### Text section
Messages from the Iranian Fireball
By/Adnan Hashem
Iran’s strategy has always been to spare its country the ravages of war and destruction. However, the fireball seen over Israel serves as a “declaration of war,” especially since Netanyahu’s insistence on pushing the US toward a comprehensive regional war is more evident in Washington than in Tehran and other capitals in the region.
Regardless of the repercussions the attack left on Israeli territory, or the level of deterrence built by Iranian missiles, the audacity and significance of this action indicate that the regime in Tehran has sensed a direct threat to its national security. It has also realized the errors in its previous calculations that opened the appetite for Israel to achieve more victories toward dominance over the Middle East through terror and brute force. Netanyahu’s arrogance in power emboldened him to threaten to “change the Middle East” and the Iranian regime following the assassination of Hassan Nasrallah. This was perceived in Iran as a potential invasion threat, considering that Iran is seen as the final target in the domino effect that Israel has been knocking down since the assassination of Ismail Haniyeh in Tehran at the end of July.
The attack on the night of Tuesday, October 1, shook Israel’s image morally, not just within Israel but in most capitals in the region. It revealed that Israel is not immune to attacks that could inflict severe losses on its infrastructure; and the strategy of brutality that Israel has adopted since October 7 of last year, aimed at frightening its adversaries and Arab countries, has only resulted in greater isolation in the region, even if the normalization agreements provide it with a glimmer of hope.
Iran aimed through its significant attack on Israel to convey several messages:
The first message was directed at the Iranian public, asserting that the regime remains strong, capable of making decisive decisions, and protecting its national security. This is particularly relevant given Netanyahu’s ambitions — supported by the United States — to change the revolutionary regime, especially after the Mossad positioned itself as a force that breached the security apparatus of the Islamic Republic.
Following the assassination of Haniyeh, there were differing views among Iranian strategists on whether to retaliate against Israel or to seize the opportunity to halt the firing in Gaza and southern Lebanon. Netanyahu opted for a scorched-earth war without engagement rules, which led to Iranian attacks that confirmed that the decisions made by Khamenei and the Revolutionary Guards were correct, and that the institutions of the Supreme Leader and the Guards remain strong and will not change, even in the event of shifts in executive power.
The second message was aimed at allies, as the attack reinstates Iran as the leader of the Resistance Axis. The silence that followed the Israeli shift towards Lebanon, from the bombing of communication devices to the assassinations of Hezbollah leaders, including the Secretary-General, raised doubts among Tehran’s allies regarding its positions if they faced an Israeli attack.

### Stated exercise 1
List every person named in the body of the piece on Iran's attack on Israel, leaving out the byline.

### Spatial relationship records
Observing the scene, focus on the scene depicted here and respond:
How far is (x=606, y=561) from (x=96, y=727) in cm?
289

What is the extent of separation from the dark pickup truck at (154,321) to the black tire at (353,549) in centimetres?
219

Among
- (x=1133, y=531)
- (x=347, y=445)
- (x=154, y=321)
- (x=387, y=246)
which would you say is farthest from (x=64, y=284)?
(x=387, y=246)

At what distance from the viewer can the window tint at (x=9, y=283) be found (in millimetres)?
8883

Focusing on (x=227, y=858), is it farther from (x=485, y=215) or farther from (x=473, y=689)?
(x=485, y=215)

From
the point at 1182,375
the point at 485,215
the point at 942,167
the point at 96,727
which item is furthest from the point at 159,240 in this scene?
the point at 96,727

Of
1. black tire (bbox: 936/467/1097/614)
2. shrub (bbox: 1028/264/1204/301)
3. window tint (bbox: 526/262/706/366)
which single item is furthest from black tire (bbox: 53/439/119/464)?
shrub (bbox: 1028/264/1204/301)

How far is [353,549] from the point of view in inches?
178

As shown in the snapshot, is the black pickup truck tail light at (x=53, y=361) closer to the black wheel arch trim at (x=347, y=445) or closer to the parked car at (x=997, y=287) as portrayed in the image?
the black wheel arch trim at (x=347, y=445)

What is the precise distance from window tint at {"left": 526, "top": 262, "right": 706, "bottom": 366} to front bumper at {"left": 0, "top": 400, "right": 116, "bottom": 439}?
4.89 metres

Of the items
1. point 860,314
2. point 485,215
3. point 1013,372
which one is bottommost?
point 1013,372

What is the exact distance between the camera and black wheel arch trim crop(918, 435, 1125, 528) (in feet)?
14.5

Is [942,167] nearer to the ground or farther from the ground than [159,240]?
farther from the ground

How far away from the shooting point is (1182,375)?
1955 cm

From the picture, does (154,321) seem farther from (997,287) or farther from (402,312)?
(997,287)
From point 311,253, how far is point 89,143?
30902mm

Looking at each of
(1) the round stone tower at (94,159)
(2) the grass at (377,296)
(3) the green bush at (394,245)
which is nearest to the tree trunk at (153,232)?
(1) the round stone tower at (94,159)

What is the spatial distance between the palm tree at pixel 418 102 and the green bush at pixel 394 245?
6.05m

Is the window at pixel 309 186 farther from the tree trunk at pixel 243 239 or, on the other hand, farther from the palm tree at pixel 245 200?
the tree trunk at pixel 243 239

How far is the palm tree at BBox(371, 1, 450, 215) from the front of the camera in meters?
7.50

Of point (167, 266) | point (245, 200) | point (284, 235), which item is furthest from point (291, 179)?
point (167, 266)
==
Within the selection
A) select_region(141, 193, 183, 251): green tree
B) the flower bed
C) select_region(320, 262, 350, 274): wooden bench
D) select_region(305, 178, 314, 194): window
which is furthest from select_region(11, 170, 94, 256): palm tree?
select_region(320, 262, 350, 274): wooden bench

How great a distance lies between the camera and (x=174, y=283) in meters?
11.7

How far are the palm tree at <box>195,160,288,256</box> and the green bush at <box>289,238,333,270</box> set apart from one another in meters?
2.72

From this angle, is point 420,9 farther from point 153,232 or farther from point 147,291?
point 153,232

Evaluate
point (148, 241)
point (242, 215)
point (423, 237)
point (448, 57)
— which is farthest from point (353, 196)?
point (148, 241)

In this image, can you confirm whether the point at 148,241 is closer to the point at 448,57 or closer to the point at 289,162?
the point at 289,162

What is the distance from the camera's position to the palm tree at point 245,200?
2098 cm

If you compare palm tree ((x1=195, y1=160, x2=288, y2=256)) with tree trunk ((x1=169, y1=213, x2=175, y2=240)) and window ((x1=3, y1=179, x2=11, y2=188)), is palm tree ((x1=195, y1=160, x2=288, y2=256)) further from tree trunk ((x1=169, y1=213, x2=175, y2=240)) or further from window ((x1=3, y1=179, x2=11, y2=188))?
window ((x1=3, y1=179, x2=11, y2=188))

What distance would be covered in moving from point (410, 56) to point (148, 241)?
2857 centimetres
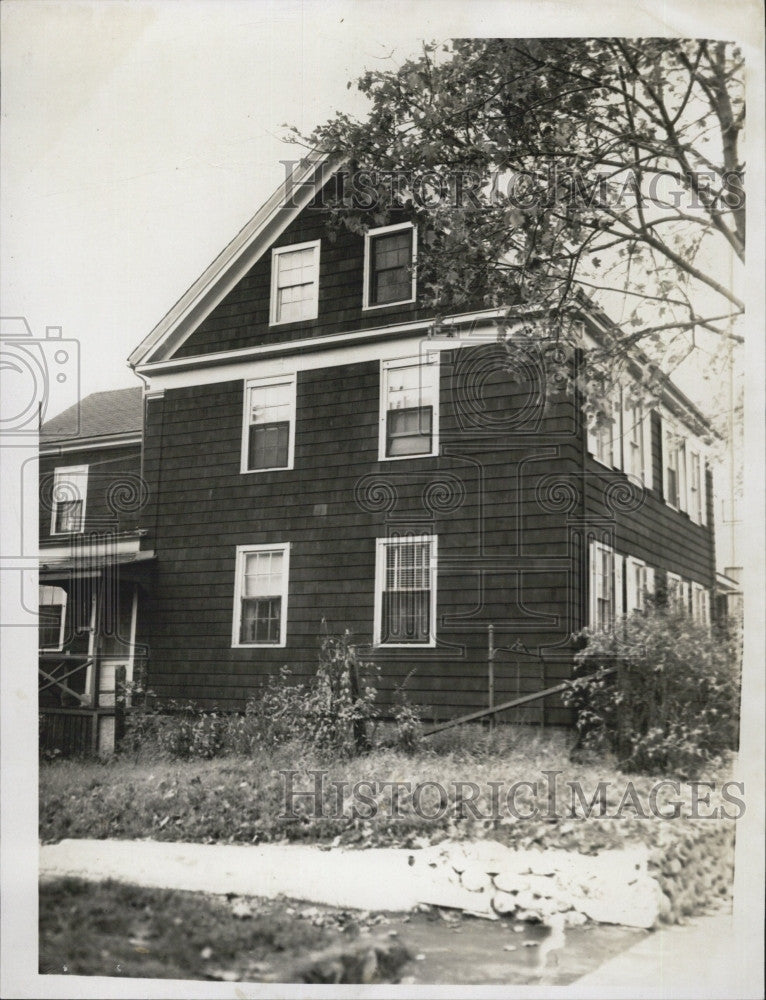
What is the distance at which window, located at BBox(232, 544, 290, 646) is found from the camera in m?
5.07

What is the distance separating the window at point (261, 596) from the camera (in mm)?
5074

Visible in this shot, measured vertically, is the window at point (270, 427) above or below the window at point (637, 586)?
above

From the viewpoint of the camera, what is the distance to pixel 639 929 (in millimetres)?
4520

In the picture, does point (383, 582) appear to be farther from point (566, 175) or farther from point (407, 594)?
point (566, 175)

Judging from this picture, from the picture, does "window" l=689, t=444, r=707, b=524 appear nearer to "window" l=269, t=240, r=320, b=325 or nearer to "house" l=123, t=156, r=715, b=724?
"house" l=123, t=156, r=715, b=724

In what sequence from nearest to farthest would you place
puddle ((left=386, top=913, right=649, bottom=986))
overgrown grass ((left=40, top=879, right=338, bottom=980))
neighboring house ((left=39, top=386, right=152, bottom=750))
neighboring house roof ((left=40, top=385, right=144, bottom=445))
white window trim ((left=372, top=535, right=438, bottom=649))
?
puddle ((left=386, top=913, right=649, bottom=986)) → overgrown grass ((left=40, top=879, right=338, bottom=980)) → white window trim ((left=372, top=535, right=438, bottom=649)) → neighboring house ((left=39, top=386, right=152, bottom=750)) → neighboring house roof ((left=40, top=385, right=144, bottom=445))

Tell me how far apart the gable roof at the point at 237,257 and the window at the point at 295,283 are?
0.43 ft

### Stated exercise 2
From the records, extract each line that contains the word "nearest". Case counts.

### Task response 1
Netanyahu, Hassan Nasrallah, Ismail Haniyeh, Khamenei

### Task response 2
which is nearest to the tree trunk at (153,232)?
In what sequence from nearest to farthest would you place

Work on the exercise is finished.